Doctors 'recycle fat' to reconstruct body
Liposuction is not usually something you can get on the NHS, but in special circumstances you now can.
'Fat grafts' use fat extracted from a patient though liposuction to correct body asymmetries arising from birth, trauma or cancer surgery.
Because the fat comes from the patient, there is no chance of rejection, and surgeons are achieving increasingly sophisticated results in re-sculpturing the body.
The grafts are now being used in lieu of more complex surgery or in place of implants.
Consultant plastic and reconstructive surgeon Fazel Fatah performs plenty of liposuction in his private work at Birmingham's Westbourne clinic.
The technique has been refined somewhat since the early days - he now uses a laser to melt fat beneath the skin before sucking it out.

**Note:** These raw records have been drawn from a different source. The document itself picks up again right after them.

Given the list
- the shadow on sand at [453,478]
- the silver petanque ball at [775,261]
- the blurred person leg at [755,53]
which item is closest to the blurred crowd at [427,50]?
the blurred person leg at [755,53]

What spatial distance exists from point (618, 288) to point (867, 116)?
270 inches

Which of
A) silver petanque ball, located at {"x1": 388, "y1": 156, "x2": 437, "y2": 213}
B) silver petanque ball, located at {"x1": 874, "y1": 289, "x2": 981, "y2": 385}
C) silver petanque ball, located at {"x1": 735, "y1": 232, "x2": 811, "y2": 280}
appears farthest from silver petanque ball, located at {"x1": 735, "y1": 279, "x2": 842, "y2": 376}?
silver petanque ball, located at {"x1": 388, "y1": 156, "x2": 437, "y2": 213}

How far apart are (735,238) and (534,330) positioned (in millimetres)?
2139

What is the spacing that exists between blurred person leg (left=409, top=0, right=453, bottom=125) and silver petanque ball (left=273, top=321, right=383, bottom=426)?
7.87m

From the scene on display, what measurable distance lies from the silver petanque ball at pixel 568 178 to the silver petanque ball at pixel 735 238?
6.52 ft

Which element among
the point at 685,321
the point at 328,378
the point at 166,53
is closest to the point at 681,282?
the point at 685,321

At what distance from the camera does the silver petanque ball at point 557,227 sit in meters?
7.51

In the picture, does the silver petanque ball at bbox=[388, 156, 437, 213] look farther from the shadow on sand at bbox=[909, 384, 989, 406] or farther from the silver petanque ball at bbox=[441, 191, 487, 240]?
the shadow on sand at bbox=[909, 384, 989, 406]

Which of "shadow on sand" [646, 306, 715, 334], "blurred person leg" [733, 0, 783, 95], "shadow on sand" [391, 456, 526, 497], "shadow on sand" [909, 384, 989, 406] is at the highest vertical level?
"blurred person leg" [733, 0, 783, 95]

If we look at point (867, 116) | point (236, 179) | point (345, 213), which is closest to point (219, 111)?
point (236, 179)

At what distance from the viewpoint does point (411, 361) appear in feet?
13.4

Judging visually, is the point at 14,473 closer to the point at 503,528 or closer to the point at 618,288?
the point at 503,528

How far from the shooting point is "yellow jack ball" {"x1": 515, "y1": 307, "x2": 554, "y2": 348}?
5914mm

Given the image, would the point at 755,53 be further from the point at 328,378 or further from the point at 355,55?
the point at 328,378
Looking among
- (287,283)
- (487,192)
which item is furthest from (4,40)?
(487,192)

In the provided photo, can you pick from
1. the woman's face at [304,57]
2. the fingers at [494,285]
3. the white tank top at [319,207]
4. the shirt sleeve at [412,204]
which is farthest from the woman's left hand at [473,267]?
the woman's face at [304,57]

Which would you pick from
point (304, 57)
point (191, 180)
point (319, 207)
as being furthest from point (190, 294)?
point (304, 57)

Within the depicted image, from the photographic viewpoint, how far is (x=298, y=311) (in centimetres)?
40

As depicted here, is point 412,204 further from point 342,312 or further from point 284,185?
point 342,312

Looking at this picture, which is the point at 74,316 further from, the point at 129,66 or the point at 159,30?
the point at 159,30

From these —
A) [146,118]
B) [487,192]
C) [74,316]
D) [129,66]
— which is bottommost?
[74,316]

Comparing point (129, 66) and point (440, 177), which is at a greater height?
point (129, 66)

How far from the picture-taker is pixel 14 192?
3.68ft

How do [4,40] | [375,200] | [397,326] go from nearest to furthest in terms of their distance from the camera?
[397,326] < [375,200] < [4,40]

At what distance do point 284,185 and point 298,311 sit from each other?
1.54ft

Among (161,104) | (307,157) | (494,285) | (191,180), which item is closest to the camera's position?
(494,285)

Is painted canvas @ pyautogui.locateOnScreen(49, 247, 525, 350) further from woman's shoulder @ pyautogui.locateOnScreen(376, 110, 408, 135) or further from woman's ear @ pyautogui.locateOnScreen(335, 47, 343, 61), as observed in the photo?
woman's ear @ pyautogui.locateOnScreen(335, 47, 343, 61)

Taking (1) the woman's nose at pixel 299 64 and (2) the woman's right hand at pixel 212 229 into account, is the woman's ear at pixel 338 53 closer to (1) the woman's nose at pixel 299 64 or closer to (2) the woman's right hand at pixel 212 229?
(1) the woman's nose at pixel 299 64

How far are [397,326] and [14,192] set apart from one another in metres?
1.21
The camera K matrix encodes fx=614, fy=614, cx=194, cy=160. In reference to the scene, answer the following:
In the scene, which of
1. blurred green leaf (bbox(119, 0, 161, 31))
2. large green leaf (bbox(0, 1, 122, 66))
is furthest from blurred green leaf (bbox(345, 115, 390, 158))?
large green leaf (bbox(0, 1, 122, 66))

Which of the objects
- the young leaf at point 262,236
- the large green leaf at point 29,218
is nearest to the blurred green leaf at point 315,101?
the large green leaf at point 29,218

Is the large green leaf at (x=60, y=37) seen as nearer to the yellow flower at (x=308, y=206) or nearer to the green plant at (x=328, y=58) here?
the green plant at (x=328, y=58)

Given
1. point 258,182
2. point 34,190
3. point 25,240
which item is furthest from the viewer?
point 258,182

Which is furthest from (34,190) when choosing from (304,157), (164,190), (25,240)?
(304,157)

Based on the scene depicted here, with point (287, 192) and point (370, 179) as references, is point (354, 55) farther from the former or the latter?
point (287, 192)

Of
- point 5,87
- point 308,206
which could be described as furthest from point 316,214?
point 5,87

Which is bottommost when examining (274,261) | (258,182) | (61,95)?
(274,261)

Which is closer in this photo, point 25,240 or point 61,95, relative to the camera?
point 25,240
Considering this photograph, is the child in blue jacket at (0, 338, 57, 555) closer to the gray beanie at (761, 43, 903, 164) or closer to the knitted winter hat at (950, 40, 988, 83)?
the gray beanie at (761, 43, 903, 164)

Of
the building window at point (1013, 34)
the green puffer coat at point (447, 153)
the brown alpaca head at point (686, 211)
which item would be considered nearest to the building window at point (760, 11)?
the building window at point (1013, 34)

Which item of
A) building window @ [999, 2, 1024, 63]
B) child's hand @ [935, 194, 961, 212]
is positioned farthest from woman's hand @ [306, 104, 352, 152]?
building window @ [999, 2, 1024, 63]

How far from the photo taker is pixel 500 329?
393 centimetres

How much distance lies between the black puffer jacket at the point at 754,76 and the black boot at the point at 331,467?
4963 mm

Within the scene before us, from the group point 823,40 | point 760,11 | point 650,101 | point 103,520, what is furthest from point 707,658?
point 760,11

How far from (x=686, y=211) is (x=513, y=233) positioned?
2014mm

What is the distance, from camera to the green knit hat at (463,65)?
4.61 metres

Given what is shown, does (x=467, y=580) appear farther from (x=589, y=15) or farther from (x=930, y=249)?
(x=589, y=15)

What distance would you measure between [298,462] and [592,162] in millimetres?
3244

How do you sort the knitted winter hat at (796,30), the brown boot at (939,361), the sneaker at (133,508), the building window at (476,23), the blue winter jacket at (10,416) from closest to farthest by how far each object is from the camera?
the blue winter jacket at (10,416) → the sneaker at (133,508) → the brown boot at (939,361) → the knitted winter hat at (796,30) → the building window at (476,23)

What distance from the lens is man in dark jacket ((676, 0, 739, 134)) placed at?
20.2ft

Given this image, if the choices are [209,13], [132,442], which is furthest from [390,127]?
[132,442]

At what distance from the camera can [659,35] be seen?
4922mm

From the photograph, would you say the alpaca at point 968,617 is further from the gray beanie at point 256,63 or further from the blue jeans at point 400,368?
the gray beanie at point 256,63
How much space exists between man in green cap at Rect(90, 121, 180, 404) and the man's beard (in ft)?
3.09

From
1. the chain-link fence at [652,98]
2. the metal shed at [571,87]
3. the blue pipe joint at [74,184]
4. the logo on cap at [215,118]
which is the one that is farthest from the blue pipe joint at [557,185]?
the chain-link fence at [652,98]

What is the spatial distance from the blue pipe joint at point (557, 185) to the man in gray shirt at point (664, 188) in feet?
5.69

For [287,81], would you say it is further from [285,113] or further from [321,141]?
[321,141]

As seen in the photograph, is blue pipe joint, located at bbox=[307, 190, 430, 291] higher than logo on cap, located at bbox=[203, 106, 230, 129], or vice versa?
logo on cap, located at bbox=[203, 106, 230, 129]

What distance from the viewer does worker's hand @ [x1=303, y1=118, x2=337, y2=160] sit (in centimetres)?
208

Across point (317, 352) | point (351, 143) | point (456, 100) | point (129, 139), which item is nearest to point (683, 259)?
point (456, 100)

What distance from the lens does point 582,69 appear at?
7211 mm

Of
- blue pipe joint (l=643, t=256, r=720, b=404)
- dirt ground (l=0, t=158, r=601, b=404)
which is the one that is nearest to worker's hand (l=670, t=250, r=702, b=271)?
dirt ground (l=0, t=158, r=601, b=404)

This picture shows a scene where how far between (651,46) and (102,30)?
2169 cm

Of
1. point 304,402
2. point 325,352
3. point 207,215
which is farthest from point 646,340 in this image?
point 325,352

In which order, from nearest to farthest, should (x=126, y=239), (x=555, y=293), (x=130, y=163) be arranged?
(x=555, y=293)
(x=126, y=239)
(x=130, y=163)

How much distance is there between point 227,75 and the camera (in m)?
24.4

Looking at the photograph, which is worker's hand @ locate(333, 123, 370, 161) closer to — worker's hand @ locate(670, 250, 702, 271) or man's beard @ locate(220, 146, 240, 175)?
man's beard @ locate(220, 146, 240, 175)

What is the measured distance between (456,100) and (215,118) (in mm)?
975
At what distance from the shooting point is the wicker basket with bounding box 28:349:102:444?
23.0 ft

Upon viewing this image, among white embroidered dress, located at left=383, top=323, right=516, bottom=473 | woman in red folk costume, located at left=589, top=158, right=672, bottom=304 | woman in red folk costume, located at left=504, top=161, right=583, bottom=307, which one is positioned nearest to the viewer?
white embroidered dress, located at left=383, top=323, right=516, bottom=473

Traditional liposuction requires more elbow grease, with surgeons having to literally vacuum up the solid fat beneath the skin.
The applications of liposuction have also moved on. Fat grafts using fat harvested from liposuction are now being used in the cosmetic sector to refine the results of face lifts and pump up cheeks.
But Mr Fatah is also using the techniques at Birmingham City Hospital for reconstructive NHS surgery.
"The technique for fat grafts is called lipo modelling. We use small syringes and very fine cannula to take the fat," he says, pointing to the long metal tubes he uses to suck the fat out.
Getting the fat out is the easy bit. Putting it back in again is more complex. Once the fat has been centrifuged to remove liquid and oil, it has to be painstakingly applied to the area to be augmented as fine lines.
"The technique is absolutely vital because without using the correct technique, fat graft doesn't work and can cause a lot of problems," Mr Fatah says.
"You cannot leave big blobs of fat in the tissues because that doesn't take as a graft.
"Instead you have to use tiny particles like little beads along separate lines, and also you do that in multiple planes so you have a three-dimensional lattice of tiny particles of fat."
The procedure can also be conducted as day surgery and will not result in the scarring that may come with more intrusive surgery.
"We use it a great deal in breast abnormalities and also in conjunction with breast reconstruction," says Mr Fatah, who is also the president of the British Association of Aesthetic Plastic Surgeons.
"Sometimes we use it instead of implants, which is a very good thing for the patient not to have an implant and have the worries of needing more surgery in the future."
"If, after tissue transfer forming a new breast, you still look at the patient and you haven't got it quite right - there's an element of asymmetries or contour irregularities - you can use fat grafts to iron these things out.
"[The grafts] enhance the quality of the reconstruction and makes the patient feel better about themselves and the result of the surgery."
On his computer are images of another case where fat has been used to repair a defect from birth - a man who was born with part of his chest muscle missing close to his armpit.
"This is a deformity that normally patients are born with whereby they don't have a part of the pectoralis major muscle.
"We've taken fat from the patient's abdomen and the hips, and in two stages we've been able to reconstruct all of that missing part of the muscle."
Fat grafts, he says, are one example of where procedures developed and refined in the cosmetic industry are finding a non-cosmetic application.
"If we do breast reconstruction, we're no longer satisfied just by producing mounds on the chest for the patient to wear a bra over.
"We want that patient to feel comfortable taking that bra off and looking at her body and seeing two symmetrical looking breasts - and all these techniques, many of them, come from developments in cosmetic surgery."